• **TASKS FOR THIS EXERCISE**:
[A] Please decide whether each statement below agrees with the Loch Affric canoe account: (i) the writer's first-choice canoe could not be used because its hull was damaged; (ii) the camping pod at Cannich had no electric power; (iii) water levels were lower than on the writer's last trip. Answer yes or no for each, quoting the words of the account that decide it.
[B] Carry on the Loch Affric canoe account from its last sentence, keeping the same voice.

• **PASSAGE**:
*** Begin section ***

It was early October. Light winds were forecast for most of the week, with very little rain – perfect for photography afloat. I hoped to spend at least three of my four days on the water, but my first-choice craft, the outlander, was out of action with a nasty gash in the gel coat that had exposed some of the glass matting of the hull. The cronje was the obvious second choice, even though it is really a tandem canoe. But as it is a fast, stable open water hull, it would be better suited to photographic day trips on the lochs than my shorter river boats.
I based myself at the campsite in Cannich. Their camping pods are a little slice of luxury for a trip later in the year. With a heater and electric power, they are ideal for long dark evenings, and let me keep my camera kit dry and all the batteries charged.
The long drive north passed slowly. The purgatorial A9 mobile traffic jam was ever-present, so it was with some relief that I set out for Loch Affric the following morning. Conditions were as I hoped – calm and clear. Early morning mist sat in patches in the upper glen, though it was forecast to clear through the day.
The short portage along the track lead me through a corridor of colour, until I was able to drop down to the water. I like to get on the water just above the rapids. There was a fair flow and water levels were higher than on my last trip, but two hundred metres or so from the carpark there was a launch point down a short bank from the road. Cameras, paddles and painters were quickly stowed, and supplies for the day in the toolbox that makes a very handy wannigan placed forward to help trim the boat correctly.
Not far below me, the rapids of the Garbh-Uisge started, raising a little drift of haze over the water. Ahead though was the prospect of mirror-calm water leading me towards Affric Lodge.
This stretch along the tail of the loch as it narrows down to form the Garbh-Uisge is delightful. I took some time to pause and enjoy the small details along the way.
On the north bank the early autumn birches and bracken blazed gold and amber in the sunlight.
The private bridge by the lodge came into view, heralding the start of the loch proper. I was sat in sunshine, but there was still a roll of mist in the upper glen. Only my movement disturbed the surface, so I stopped briefly to restore the pristine reflections I was paddling through and enjoyed the moment.
Sedges in the shallows caught my eye, and I played with compositions of the stems and their reflections, before being drawn onward by the promise of the wider views beyond the bridge.
I was greeted again by white horses as I passed through the shallows under the bridge.
Every time I come here, they materialise from the woods to watch me go by, and somehow, they bring a touch of magic with them. I think of them as the Glen Affric Unicorns, as seems fitting in a fairy tale landscape of mountain, forest and water. This year though they had a darker companion, who seemed more watchful, wary of a new presence.
Heading west up Glen Affric, the mist started to clear over the distant Kintail mountains. With no wind at all to ruffle the surface, only my wash chasing ahead of me moved the reflections.
Angled light shafted through the cloud bringing vivid colour to the hillsides.
A stream chattered into the loch, the only sound around me.
I sat still in the boat again to soak in my surroundings, the view west an invitation into a Highland heartland.

*** End section ***

• **RECORDS PROVIDED**:
*** Begin section ***

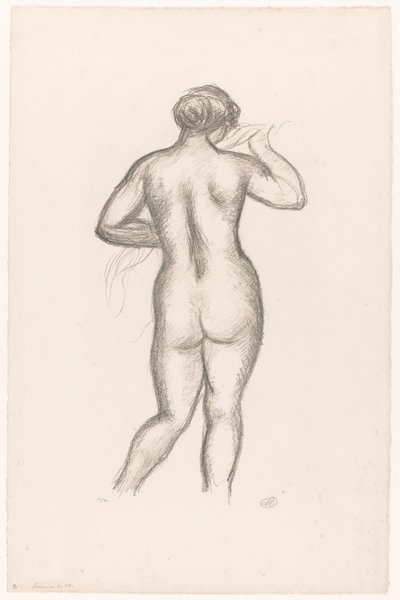 أنثى عارية ينظر من الخلف Femme nue de dos (العنوان الأصلي) بواسطة أريستيد مايول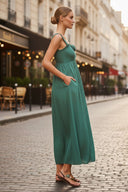 BELLA ROSA SMOCKED MAXI DRESS
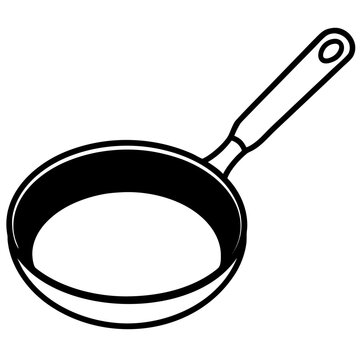 frying pan isolated on white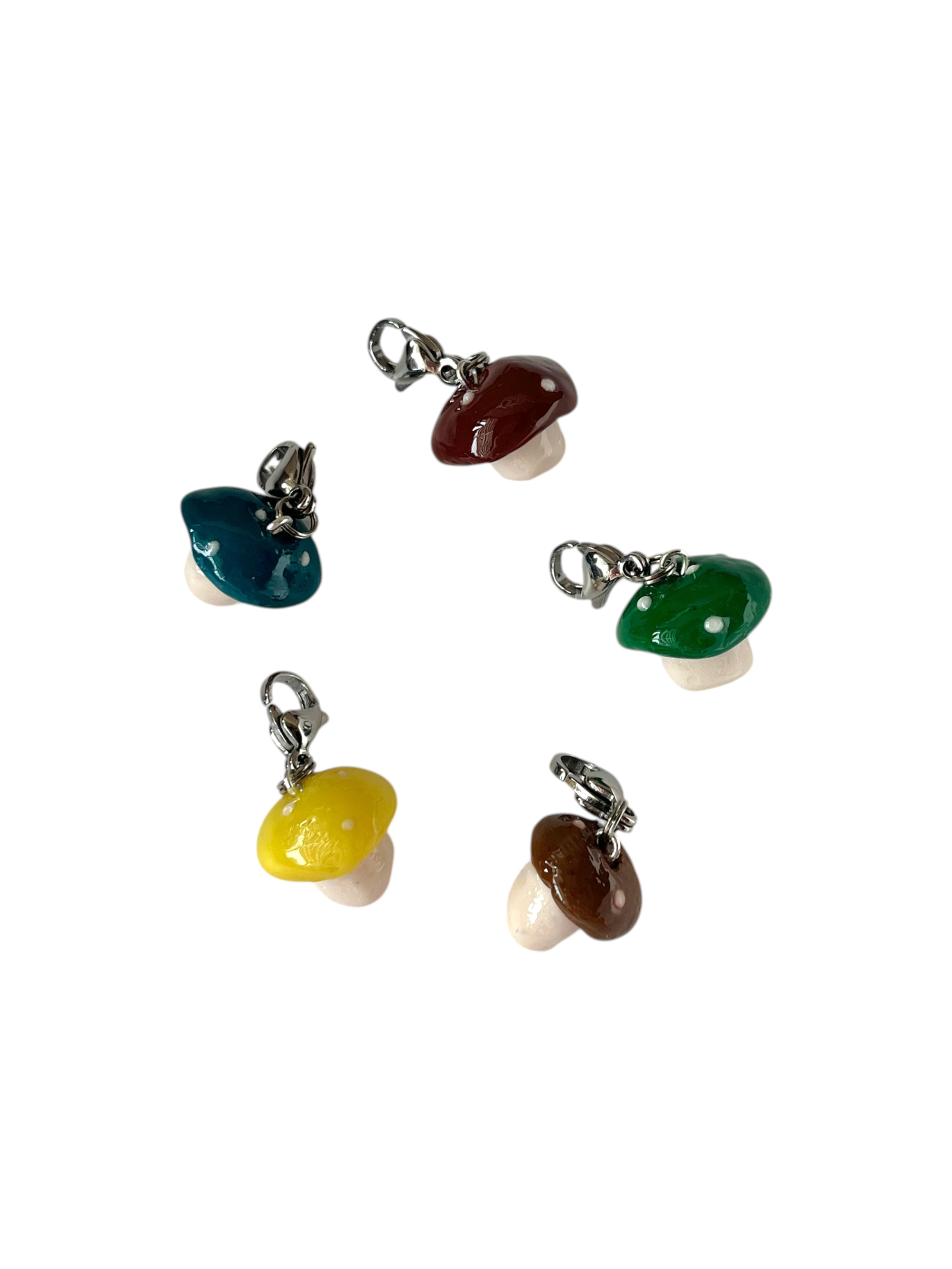 Mushroom Party Shoe Charms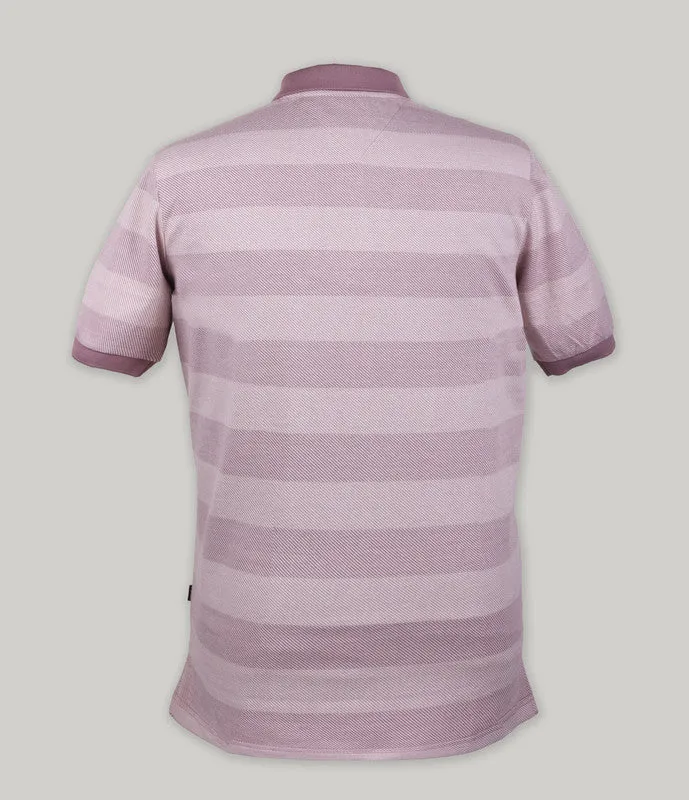 Stripe Pique Polo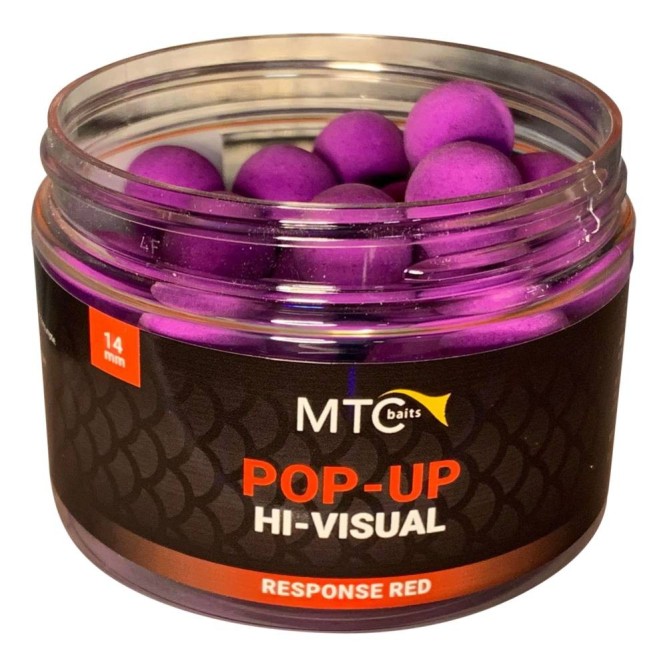 RESPONSE RED - POP UP HI-VISUAL MTC Baits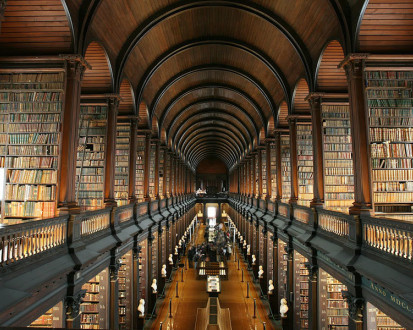 Библиотека Trinity College в Дублине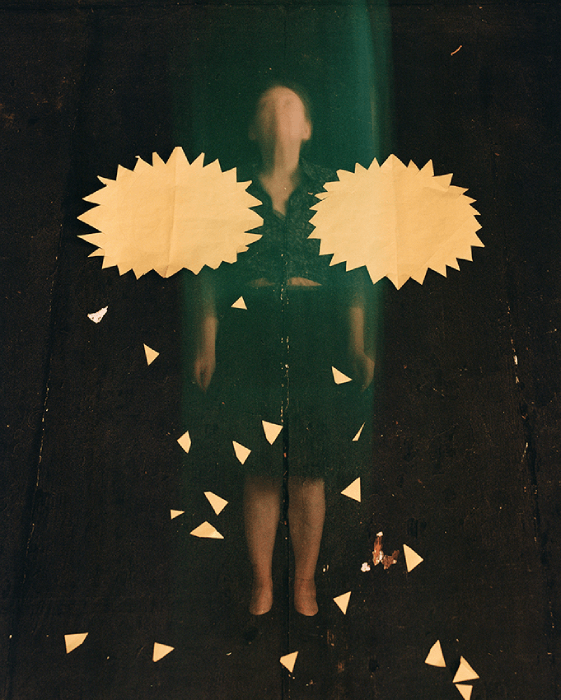 "Yellow Stars on a Black Floor" by Tania Serket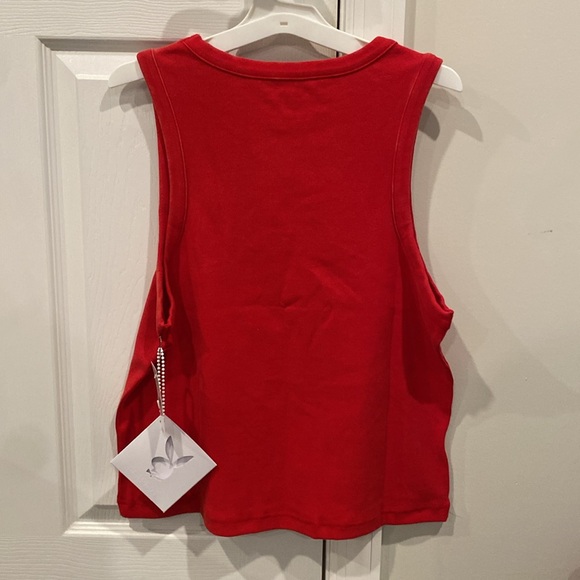 NWT! Playboy By PacSun Tank Top - Size Large - NEW! summer tops shirts red shirt - Picture 5 of 10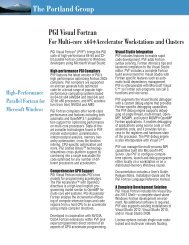PGI Visual Fortran - The Portland Group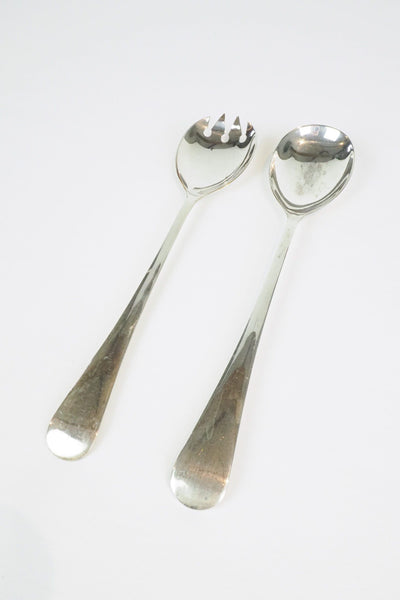 Silver Plate Salad Servers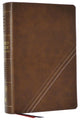 Book cover of: KJV, Word Study Reference Bible, Leathersoft, Brown, Red Letter, Comfort Print. By: Zondervan Publishing Company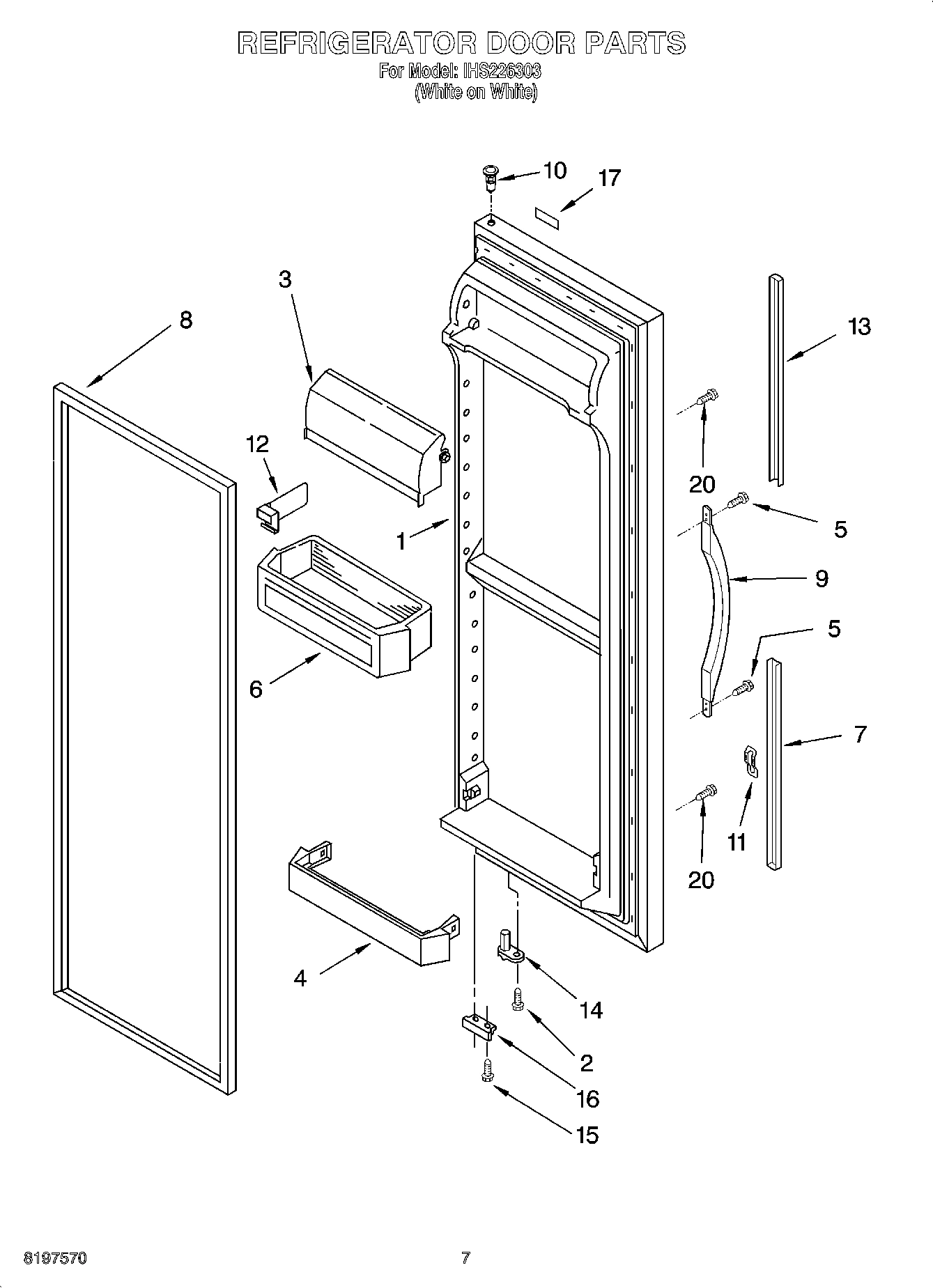 06 - REFRIGERATOR DOOR PARTS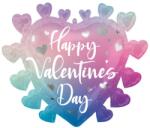  Happy Valentine's Day Ombre fólia lufi 68 cm (DPA4364475) - sandori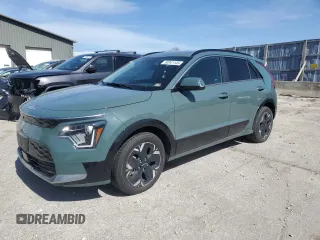 2023 Kia Niro EV Wind with VIN KNDCR3L12P5073358, listed as a Copart auction lot 50341145 with 32,589 mi miles and Non Repairable. Bid and sale history available at carsss.com. Image 1.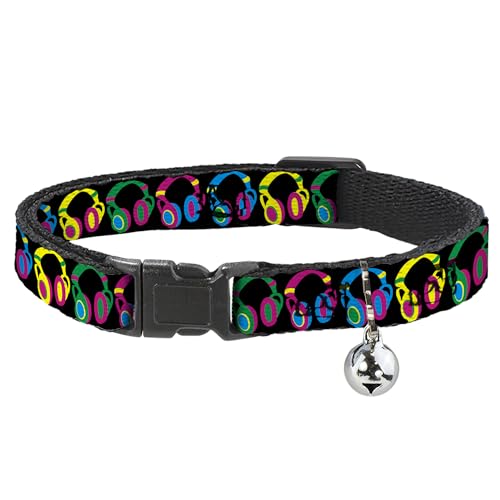 Collier chat Casque audio Buckle-Down Breakaway réglable et fluorescent
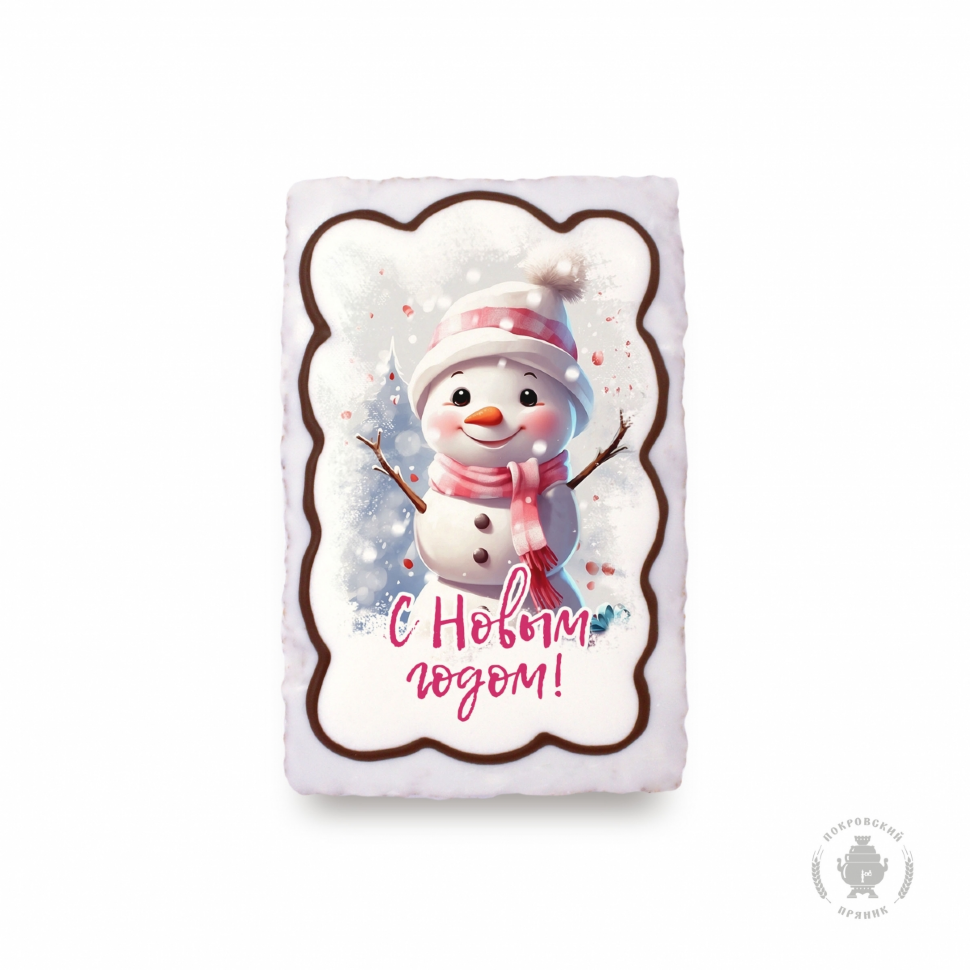  Пряник 130г новогодний Снеговик, (коробка 25шт) в Нижнем Новгороде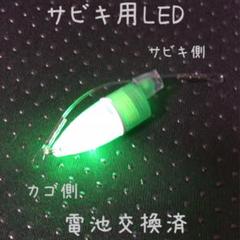 サビキ用緑色LEDライト 2個セット 防水対策済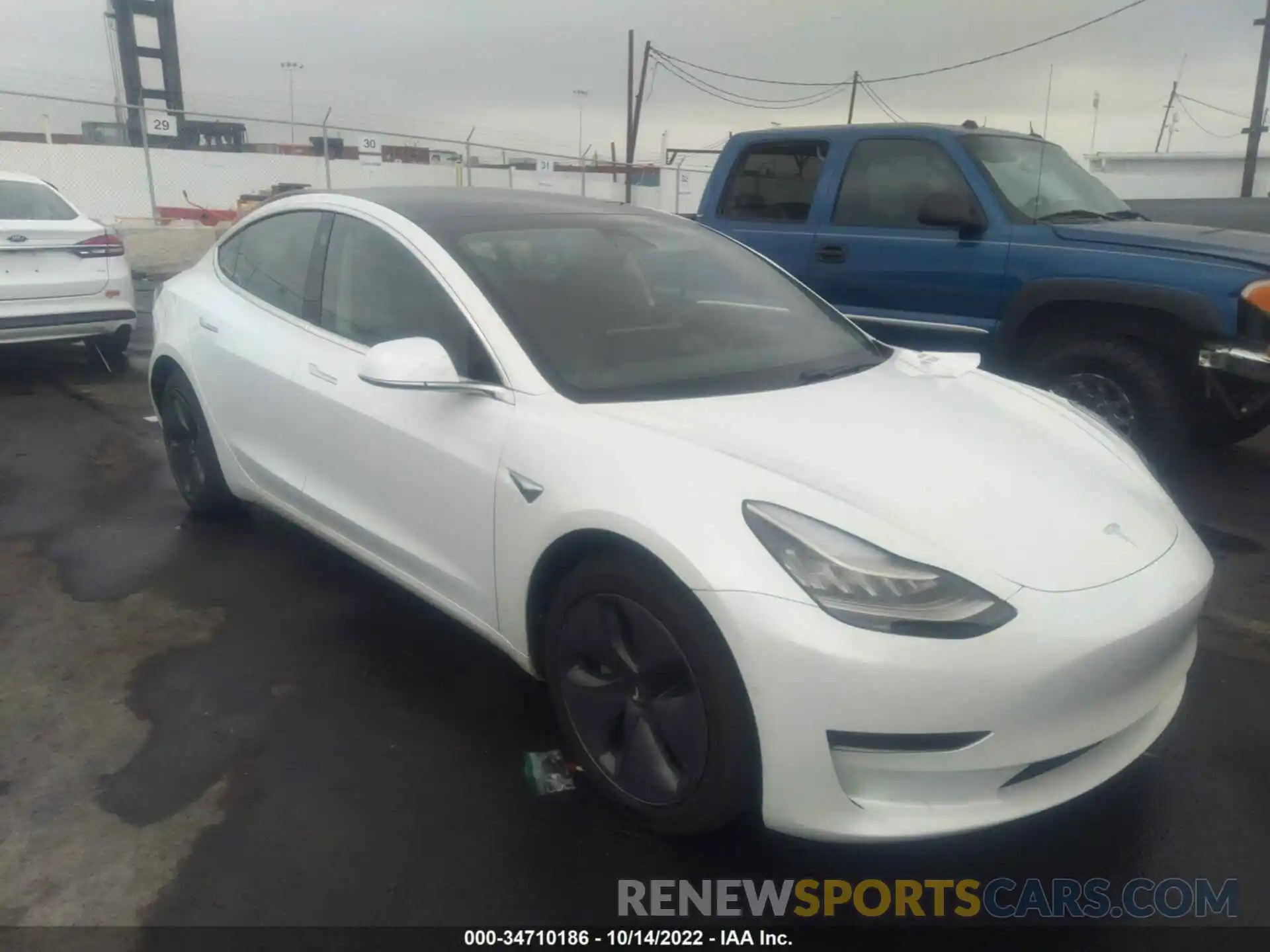 1 Photograph of a damaged car 5YJ3E1EA7KF466843 TESLA MODEL 3 2019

*** End section ***

• **TASK RESULTS**:
[A]
(i) Yes: "was out of action with a nasty gash in the gel coat that had exposed some of the glass matting of the hull"
(ii) No: "With a heater and electric power, they are ideal for long dark evenings"
(iii) No: "water levels were higher than on my last trip"

[B]
From the head of the loch, the glen leads onward towards the Kintail mountains. The tree cover stops quite abruptly, leaving the hills clothed in the khaki and ochre of early autumn.
Sliding close into the south bank, I was drawn to explore a small cove by a bright birch stood by the water’s edge. Dark green heather and scots pine behind it on the slope lead to a good camping spot on a bluff, with soft turf for ground dwellers and good-sized trees for those preferring to dangle. I’m increasingly of the latter persuasion, having had a few overnight tests of my hammock now. But that would be for another trip – this week’s journeys were to be single days on the water.
The earlier overcast had cleared, and cloud shadows now drifted slowly across the landscape. Their cotton wool counterparts were reflected perfectly in the mirror-smooth loch.
I turned the boat through a full circle to enjoy the views eastward and northward too.
The symmetry surrounding me was almost unsettling, so perfectly were the mountains and sky repeated under my hull. To the south side, the low sun backlit the wooded hillside. Every leaf glowed with vivid colour.
The head of the loch was now to hand. On previous visits the water levels had been too low to allow me to explore the very far corners, but today there was enough water to let me dip a paddle over the sand. I decided on a whim to head up the channel into Loch na Camaig, a small reeded enclosure just separate from the open loch. The channel was well hidden, tucked under a small rock bluff.
The colours were so strong and the reflections so sharp that it took me several long minutes to traverse the two hundred metres of shore along the north bank.
Finally putting my camera down and picking up the paddle I nosed my way into a new arena.
Rippled sand showed through the shallow water of this secretive place, dotted with redds and sedge.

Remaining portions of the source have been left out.